Stored dataset items

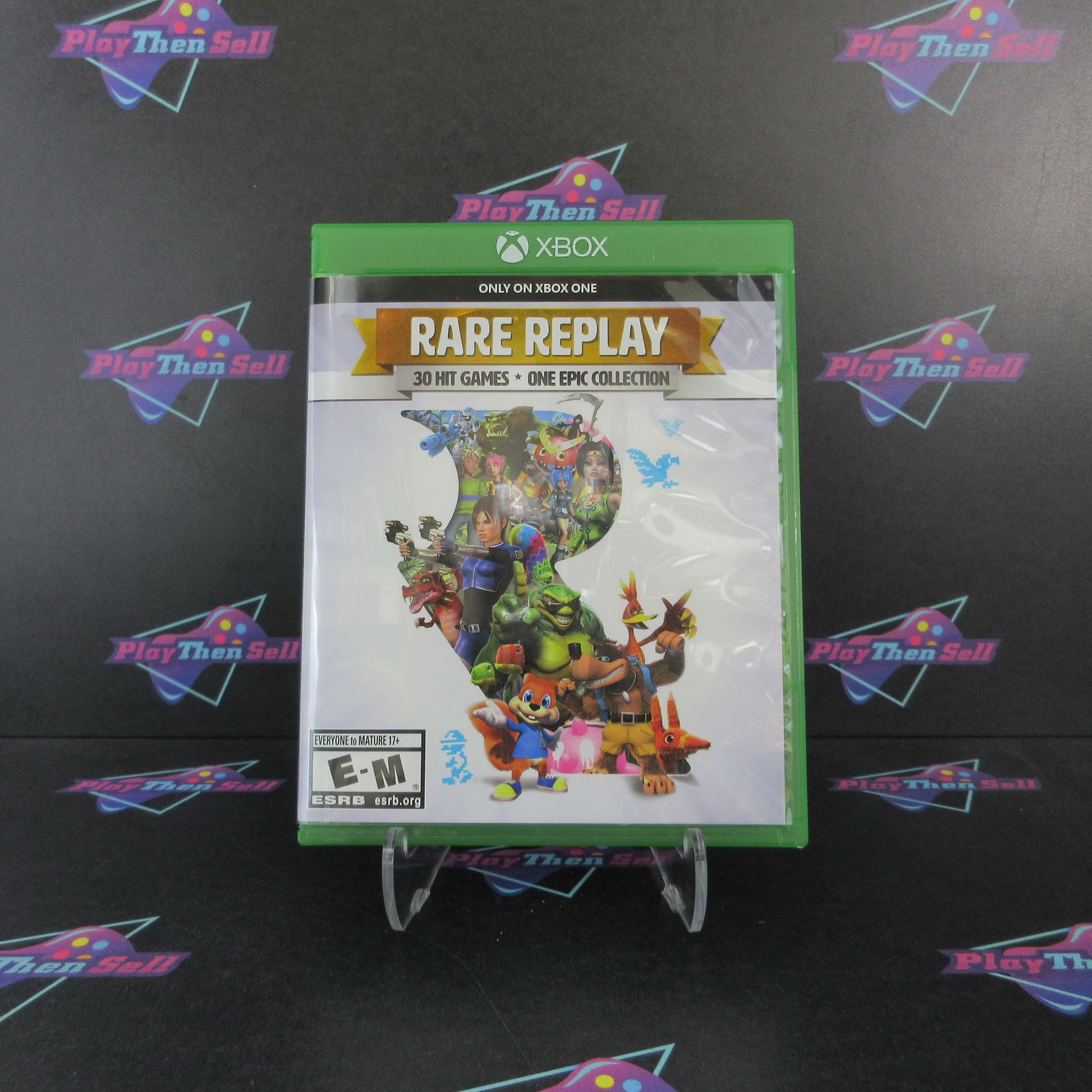 Rare Replay Xbox One Complete - Excellent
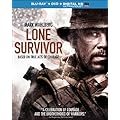 Lone Survivor (Blu-ray + DVD + Digital HD with UltraViolet)  Mark Wahlberg (Actor), Emile Hirsch (Actor), Peter Berg (Director) | Format: Blu-ray  (195) Release Date: June 3, 2014  Buy new: $34.98 $17.99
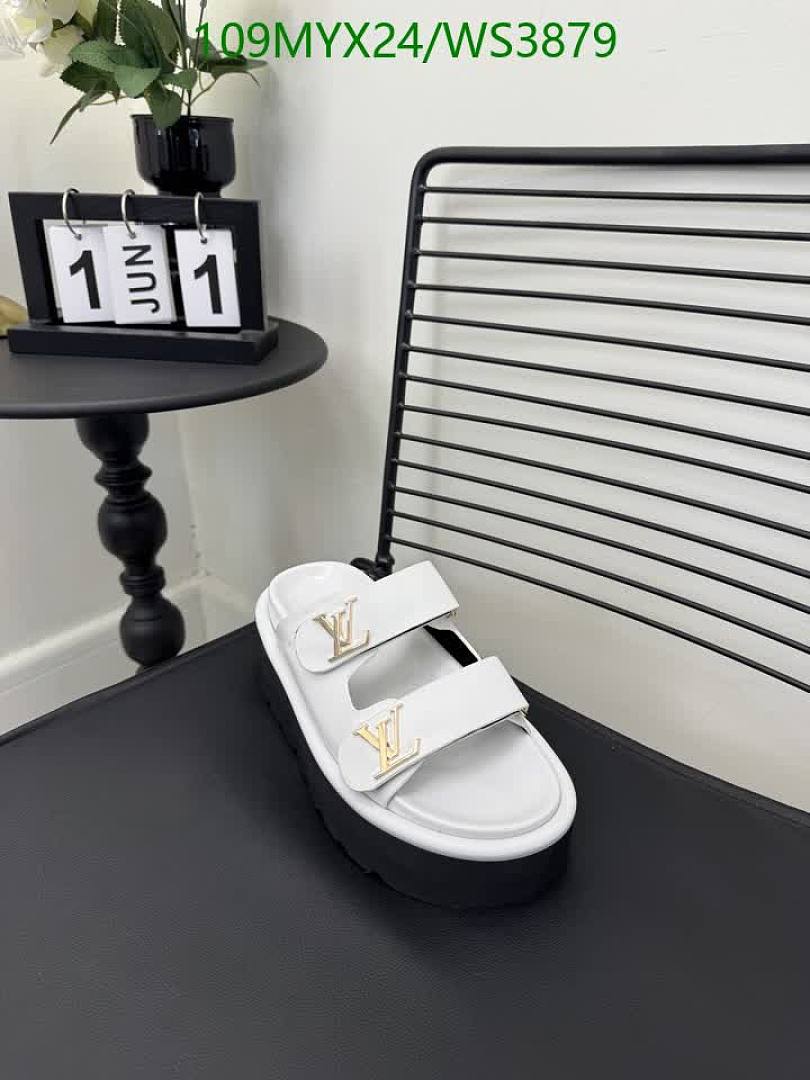 LV-Women Shoes Code: WS3879 $: 109USD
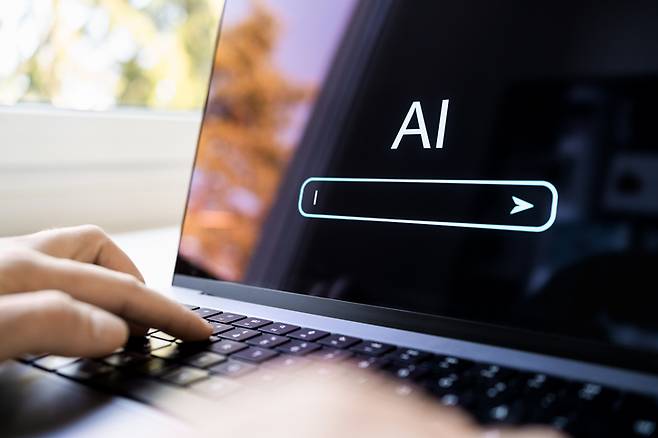 AI(인공지능) 챗봇 참고 이미지/사진=게티이미지뱅크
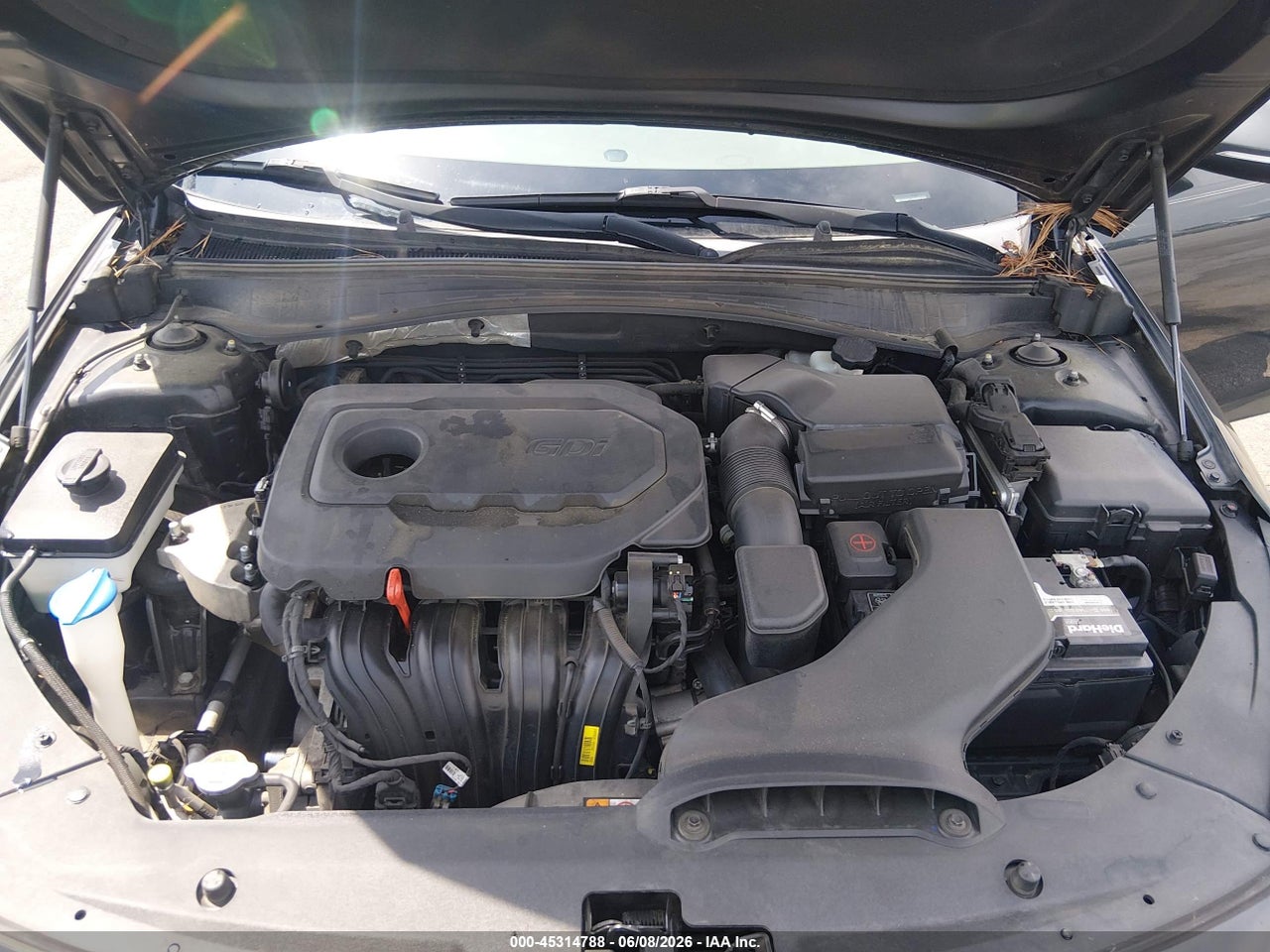 2016 KIA OPTIMA EX thumbnail 11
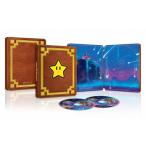 [枚数限定][限定版][Joshinオリジナル特典付]ザ・スーパーマリオギャラクシー・ムービー ブルーレイ+DVDセット スチールブック仕様[Blu-ray]【返品種別A】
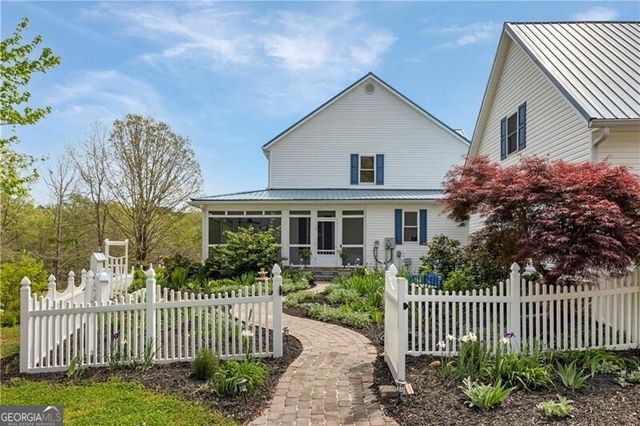 195 Forest Glen Drive, Waleska, GA 30183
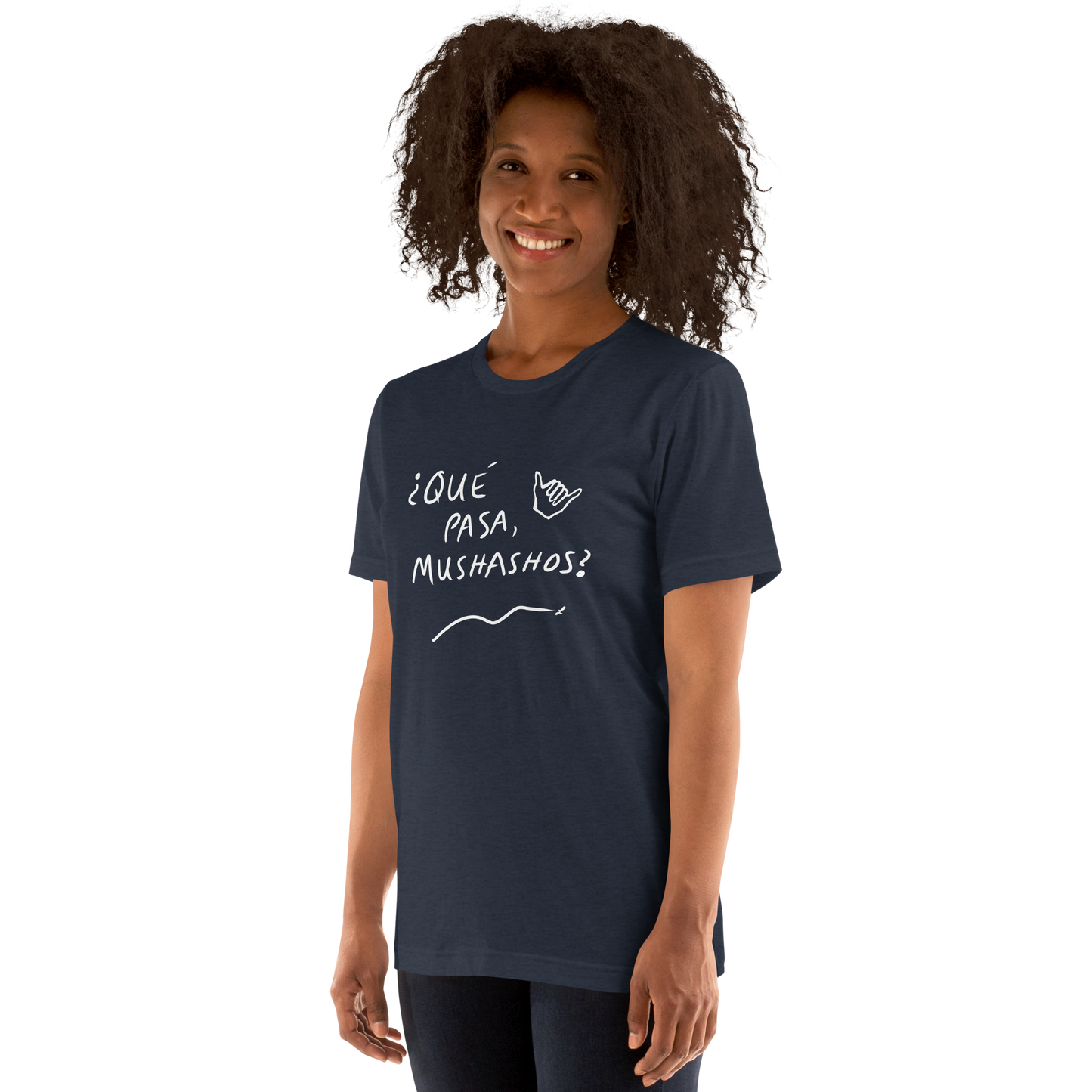 Mushashos Tee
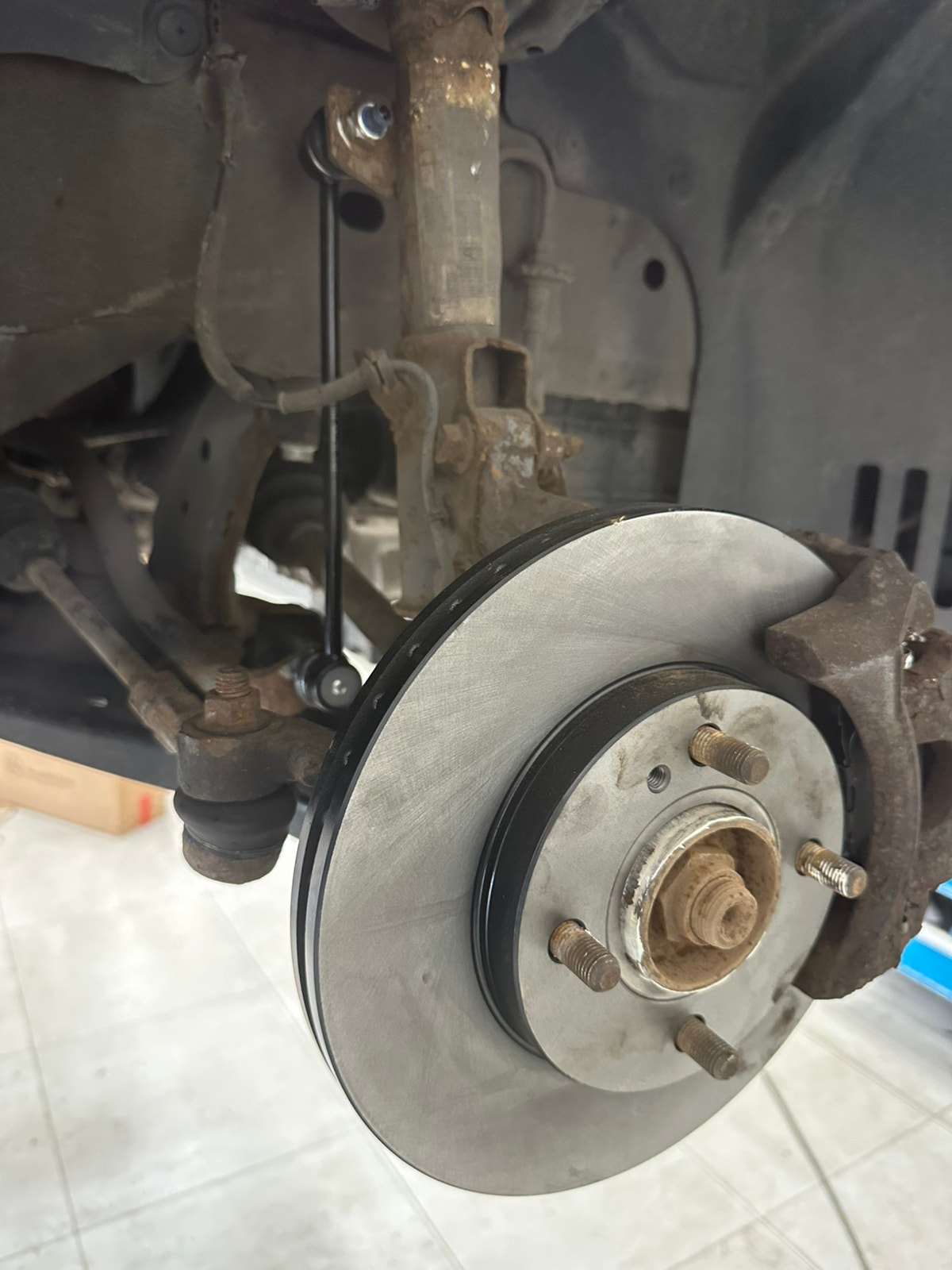Ford Fiesta – billede 4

REQUIRED ACTION:
Update every one of the records by replacing "Excellent" with "Good", leaving all other text unchanged. Write out the updated lines without the pictures.

TASK RESULT:
 Rare Replay Xbox One Complete - Good
 Lone Survivor (Blu-ray + DVD + Digital HD with UltraViolet)  Mark Wahlberg (Actor), Emile Hirsch (Actor), Peter Berg (Director) | Format: Blu-ray  (195) Release Date: June 3, 2014  Buy new: $34.98 $17.99
 LV-Women Shoes Code: WS3879 $: 109USD
 AI(인공지능) 챗봇 참고 이미지/사진=게티이미지뱅크
 2016 KIA OPTIMA EX thumbnail 11
 [枚数限定][限定版][Joshinオリジナル特典付]ザ・スーパーマリオギャラクシー・ムービー ブルーレイ+DVDセット スチールブック仕様[Blu-ray]【返品種別A】
 195 Forest Glen Drive, Waleska, GA 30183
 Mushashos Tee
Ford Fiesta – billede 4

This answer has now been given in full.